Segment Start: Records to use

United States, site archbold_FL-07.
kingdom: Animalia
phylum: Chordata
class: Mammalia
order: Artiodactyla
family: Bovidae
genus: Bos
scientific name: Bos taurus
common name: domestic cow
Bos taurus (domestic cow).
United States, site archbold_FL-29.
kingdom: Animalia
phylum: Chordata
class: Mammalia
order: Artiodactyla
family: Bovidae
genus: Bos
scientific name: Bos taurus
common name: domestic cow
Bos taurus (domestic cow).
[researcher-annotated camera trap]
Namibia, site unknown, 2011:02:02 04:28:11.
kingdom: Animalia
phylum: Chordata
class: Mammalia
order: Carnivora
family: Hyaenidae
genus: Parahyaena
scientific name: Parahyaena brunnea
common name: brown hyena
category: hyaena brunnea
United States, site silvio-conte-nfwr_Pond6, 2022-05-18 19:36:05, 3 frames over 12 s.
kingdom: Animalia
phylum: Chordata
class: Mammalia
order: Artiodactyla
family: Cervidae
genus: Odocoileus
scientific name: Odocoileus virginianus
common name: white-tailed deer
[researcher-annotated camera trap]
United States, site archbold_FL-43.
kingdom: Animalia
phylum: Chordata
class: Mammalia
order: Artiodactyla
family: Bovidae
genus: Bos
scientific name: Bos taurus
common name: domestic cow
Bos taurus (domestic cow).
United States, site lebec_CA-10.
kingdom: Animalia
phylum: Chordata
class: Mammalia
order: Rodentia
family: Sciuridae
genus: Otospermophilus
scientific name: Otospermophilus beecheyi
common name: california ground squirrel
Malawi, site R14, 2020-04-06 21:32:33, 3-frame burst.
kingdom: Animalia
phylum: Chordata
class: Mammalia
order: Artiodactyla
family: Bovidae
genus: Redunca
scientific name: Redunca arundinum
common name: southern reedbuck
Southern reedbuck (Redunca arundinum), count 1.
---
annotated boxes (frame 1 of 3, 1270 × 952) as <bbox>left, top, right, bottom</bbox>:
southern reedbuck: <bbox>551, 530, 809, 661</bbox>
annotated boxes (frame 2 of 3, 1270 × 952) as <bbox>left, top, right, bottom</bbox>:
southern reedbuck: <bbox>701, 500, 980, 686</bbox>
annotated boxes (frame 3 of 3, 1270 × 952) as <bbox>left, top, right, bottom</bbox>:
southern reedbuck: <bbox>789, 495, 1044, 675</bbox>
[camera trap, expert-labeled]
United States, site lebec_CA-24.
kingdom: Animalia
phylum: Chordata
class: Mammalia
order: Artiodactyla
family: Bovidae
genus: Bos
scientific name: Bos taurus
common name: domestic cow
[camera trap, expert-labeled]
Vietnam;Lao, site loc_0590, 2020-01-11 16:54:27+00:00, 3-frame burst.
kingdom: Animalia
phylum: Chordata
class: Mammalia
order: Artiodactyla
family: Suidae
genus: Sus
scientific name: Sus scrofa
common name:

Segment End: Records to use

## [To do]
Reproduce the listing shown above in its entirety, exactly.

## [Response for this exercise]
United States, site archbold_FL-07.
kingdom: Animalia
phylum: Chordata
class: Mammalia
order: Artiodactyla
family: Bovidae
genus: Bos
scientific name: Bos taurus
common name: domestic cow
Bos taurus (domestic cow).
United States, site archbold_FL-29.
kingdom: Animalia
phylum: Chordata
class: Mammalia
order: Artiodactyla
family: Bovidae
genus: Bos
scientific name: Bos taurus
common name: domestic cow
Bos taurus (domestic cow).
[researcher-annotated camera trap]
Namibia, site unknown, 2011:02:02 04:28:11.
kingdom: Animalia
phylum: Chordata
class: Mammalia
order: Carnivora
family: Hyaenidae
genus: Parahyaena
scientific name: Parahyaena brunnea
common name: brown hyena
category: hyaena brunnea
United States, site silvio-conte-nfwr_Pond6, 2022-05-18 19:36:05, 3 frames over 12 s.
kingdom: Animalia
phylum: Chordata
class: Mammalia
order: Artiodactyla
family: Cervidae
genus: Odocoileus
scientific name: Odocoileus virginianus
common name: white-tailed deer
[researcher-annotated camera trap]
United States, site archbold_FL-43.
kingdom: Animalia
phylum: Chordata
class: Mammalia
order: Artiodactyla
family: Bovidae
genus: Bos
scientific name: Bos taurus
common name: domestic cow
Bos taurus (domestic cow).
United States, site lebec_CA-10.
kingdom: Animalia
phylum: Chordata
class: Mammalia
order: Rodentia
family: Sciuridae
genus: Otospermophilus
scientific name: Otospermophilus beecheyi
common name: california ground squirrel
Malawi, site R14, 2020-04-06 21:32:33, 3-frame burst.
kingdom: Animalia
phylum: Chordata
class: Mammalia
order: Artiodactyla
family: Bovidae
genus: Redunca
scientific name: Redunca arundinum
common name: southern reedbuck
Southern reedbuck (Redunca arundinum), count 1.
---
annotated boxes (frame 1 of 3, 1270 × 952) as <bbox>left, top, right, bottom</bbox>:
southern reedbuck: <bbox>551, 530, 809, 661</bbox>
annotated boxes (frame 2 of 3, 1270 × 952) as <bbox>left, top, right, bottom</bbox>:
southern reedbuck: <bbox>701, 500, 980, 686</bbox>
annotated boxes (frame 3 of 3, 1270 × 952) as <bbox>left, top, right, bottom</bbox>:
southern reedbuck: <bbox>789, 495, 1044, 675</bbox>
[camera trap, expert-labeled]
United States, site lebec_CA-24.
kingdom: Animalia
phylum: Chordata
class: Mammalia
order: Artiodactyla
family: Bovidae
genus: Bos
scientific name: Bos taurus
common name: domestic cow
[camera trap, expert-labeled]
Vietnam;Lao, site loc_0590, 2020-01-11 16:54:27+00:00, 3-frame burst.
kingdom: Animalia
phylum: Chordata
class: Mammalia
order: Artiodactyla
family: Suidae
genus: Sus
scientific name: Sus scrofa
common name:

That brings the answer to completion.